As for variation between contemporary neighboring societies, consider Western Europe today. Sweden forbids spankings; a Swedish parent who spanks a child can be charged with the criminal offense of child abuse. In contrast, many of my educated liberal German and British friends and American evangelical Christian friends believe that it is better to spank a child than not to spank. Spankers are fond of quoting the 17th-century English poet Samuel Butler (“Spare the rod and spoil the child”) and the Athenian playwright Menander (“The man who has never been flogged has never been taught”). Similarly, in modern Africa the Aka Pygmies never beat or even scold their children, and they consider horrible and abusive the child-rearing practices of neighboring Ngandu farmers, who do beat their children.

Variation in physical punishment characterizes or characterized not only modern Europe and Africa but also other times and parts of the world. Within ancient Greece, Athenian children (despite Menander’s dictum) ran around unchecked, while at the same time in Sparta everyone, not just a child’s parents, could beat a child. In New Guinea, while some tribes do not even punish babies for brandishing sharp knives, I encountered an opposite extreme at a small village (Gasten) of a dozen huts around a clearing, where village life took place in full view of all the residents. One morning, I heard angry screaming, and I looked out to see what was happening. A mother was incensed at her daughter of about age eight, shouting at the daughter and hitting her, and the daughter was sobbing and holding her arms in front of her face to ward off the blows. Other adults were watching, and nobody was interfering. The mother got more and more furious. Finally, the mother went over to the edge of the clearing, bent down to pick up some object, came back to the child, and vigorously rubbed the object into the child’s face, causing her daughter to scream uncontrollably in agony. It turned out that the object was a bunch of stinging nettle leaves. I don’t know what the daughter had done to provoke this punishment, but the mother’s behavior was evidently considered acceptable by all of the onlookers.

Supplied data »
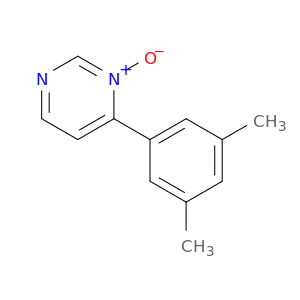 Pyrimidine, 4-(3,5-dimethylphenyl)-, 3-oxide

Directions for this task » Repeat the passage of the text on physical punishment of children word for word, starting with "As for variation" and going on through "beat their children.".

Your solution »
As for variation between contemporary neighboring societies, consider Western Europe today. Sweden forbids spankings; a Swedish parent who spanks a child can be charged with the criminal offense of child abuse. In contrast, many of my educated liberal German and British friends and American evangelical Christian friends believe that it is better to spank a child than not to spank. Spankers are fond of quoting the 17th-century English poet Samuel Butler (“Spare the rod and spoil the child”) and the Athenian playwright Menander (“The man who has never been flogged has never been taught”). Similarly, in modern Africa the Aka Pygmies never beat or even scold their children, and they consider horrible and abusive the child-rearing practices of neighboring Ngandu farmers, who do beat their children.